Silverado Creek runs in the winter and dries up in the summer, reaching its highest flow in winter and early spring, while diminishing to a trickle or drying up for most of the rest of the year. It has been known to dry up at the low-water crossing directly upstream of the Forest Service gate. By the time it reaches the downstream end of Silverado, it is usually dry.

The canyon is so named because silver mines originally operated in the area. Tailings from the Blue Light Mine milling operation on the south side of the canyon can still be seen. In 2002, two people exploring the mine suffocated from bad air. The silver ore in the presence of moisture removes the oxygen from the air.

There is a forest service gate at the end of Silverado. This gate is closed most of the year. Often the gates open or closed status on the forest service website is incorrect.
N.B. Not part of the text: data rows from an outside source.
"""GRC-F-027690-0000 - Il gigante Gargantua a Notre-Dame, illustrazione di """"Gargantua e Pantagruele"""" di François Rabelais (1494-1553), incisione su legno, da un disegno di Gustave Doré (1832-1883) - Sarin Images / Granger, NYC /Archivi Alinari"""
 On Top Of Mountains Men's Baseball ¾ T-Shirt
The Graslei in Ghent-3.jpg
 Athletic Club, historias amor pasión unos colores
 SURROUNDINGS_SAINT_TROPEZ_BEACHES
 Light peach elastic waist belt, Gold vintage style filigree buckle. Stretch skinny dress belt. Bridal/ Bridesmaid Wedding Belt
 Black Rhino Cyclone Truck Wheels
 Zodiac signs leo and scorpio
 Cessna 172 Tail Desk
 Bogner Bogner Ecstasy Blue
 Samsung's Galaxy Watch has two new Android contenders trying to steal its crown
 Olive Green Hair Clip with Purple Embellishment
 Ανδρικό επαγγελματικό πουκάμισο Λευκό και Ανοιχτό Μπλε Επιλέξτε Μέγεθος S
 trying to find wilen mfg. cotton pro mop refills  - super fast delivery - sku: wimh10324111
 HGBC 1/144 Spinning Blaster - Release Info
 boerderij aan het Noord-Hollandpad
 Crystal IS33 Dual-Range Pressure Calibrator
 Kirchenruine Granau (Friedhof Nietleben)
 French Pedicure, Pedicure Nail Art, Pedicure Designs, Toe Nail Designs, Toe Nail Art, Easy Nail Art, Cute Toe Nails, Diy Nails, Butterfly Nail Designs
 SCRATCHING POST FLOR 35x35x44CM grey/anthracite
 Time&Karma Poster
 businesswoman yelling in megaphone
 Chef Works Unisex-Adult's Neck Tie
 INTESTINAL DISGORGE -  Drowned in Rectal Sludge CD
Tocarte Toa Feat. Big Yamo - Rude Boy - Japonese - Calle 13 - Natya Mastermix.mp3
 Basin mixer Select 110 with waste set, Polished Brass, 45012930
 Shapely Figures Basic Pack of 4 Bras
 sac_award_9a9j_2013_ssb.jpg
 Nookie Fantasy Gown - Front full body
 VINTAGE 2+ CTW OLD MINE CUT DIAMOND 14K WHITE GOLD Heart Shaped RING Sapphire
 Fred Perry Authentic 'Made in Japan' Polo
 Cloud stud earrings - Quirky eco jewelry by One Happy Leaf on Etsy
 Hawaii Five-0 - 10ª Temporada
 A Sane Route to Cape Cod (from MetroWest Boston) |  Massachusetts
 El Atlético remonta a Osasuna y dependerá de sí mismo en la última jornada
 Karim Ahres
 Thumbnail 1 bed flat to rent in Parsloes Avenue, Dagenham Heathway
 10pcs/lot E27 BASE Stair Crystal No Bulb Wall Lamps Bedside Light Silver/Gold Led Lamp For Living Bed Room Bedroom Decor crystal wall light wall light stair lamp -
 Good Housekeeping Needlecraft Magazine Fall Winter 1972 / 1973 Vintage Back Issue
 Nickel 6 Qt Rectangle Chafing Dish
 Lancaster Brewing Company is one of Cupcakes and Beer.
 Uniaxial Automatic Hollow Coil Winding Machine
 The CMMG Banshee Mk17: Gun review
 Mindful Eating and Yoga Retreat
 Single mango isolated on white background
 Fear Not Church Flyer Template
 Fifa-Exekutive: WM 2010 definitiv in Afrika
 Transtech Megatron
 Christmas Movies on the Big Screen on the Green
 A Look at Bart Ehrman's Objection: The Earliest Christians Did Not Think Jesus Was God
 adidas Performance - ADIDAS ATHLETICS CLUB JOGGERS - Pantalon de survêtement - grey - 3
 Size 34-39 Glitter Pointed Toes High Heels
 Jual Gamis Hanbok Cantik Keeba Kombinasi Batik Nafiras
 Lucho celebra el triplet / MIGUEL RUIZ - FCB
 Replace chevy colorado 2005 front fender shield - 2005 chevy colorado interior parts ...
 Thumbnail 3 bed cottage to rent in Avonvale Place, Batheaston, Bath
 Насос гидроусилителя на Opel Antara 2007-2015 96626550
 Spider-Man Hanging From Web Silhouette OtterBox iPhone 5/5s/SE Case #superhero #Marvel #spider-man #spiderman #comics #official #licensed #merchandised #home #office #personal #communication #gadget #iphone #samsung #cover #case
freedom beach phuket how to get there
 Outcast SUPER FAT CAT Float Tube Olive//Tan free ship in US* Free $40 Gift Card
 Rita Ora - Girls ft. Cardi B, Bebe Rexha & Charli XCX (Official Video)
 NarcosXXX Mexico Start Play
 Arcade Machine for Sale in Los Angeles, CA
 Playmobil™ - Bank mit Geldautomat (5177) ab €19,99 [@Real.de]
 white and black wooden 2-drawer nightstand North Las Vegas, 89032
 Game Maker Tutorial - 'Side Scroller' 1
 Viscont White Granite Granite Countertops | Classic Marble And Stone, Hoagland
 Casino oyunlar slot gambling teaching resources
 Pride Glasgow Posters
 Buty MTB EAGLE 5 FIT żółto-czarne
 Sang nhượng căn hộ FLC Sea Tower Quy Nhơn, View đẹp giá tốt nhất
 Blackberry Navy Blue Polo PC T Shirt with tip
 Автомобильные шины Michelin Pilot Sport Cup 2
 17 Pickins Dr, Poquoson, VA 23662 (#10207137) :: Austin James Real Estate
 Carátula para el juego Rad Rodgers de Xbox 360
The forest service status it is not updated regularly. This maintained dirt access road is dangerous and there are a significant number of injuries on it every year from vehicle crashes. Hiking this road on foot is not recommended while the gate is open. The maintained dirt access road is steep has sharp rocks that cause flat tires regularly. Do not drive this road without a full size inflated spare tire. The condition of this road varies drastically throughout the year. It can be easily passable after being graded but is usually heavily rutted. Rain damage such as road washouts and fallen trees are why the gate is closed any time it is raining. The gate usually remains closed after rains for several weeks as the road is cleared and repaired by the forest service.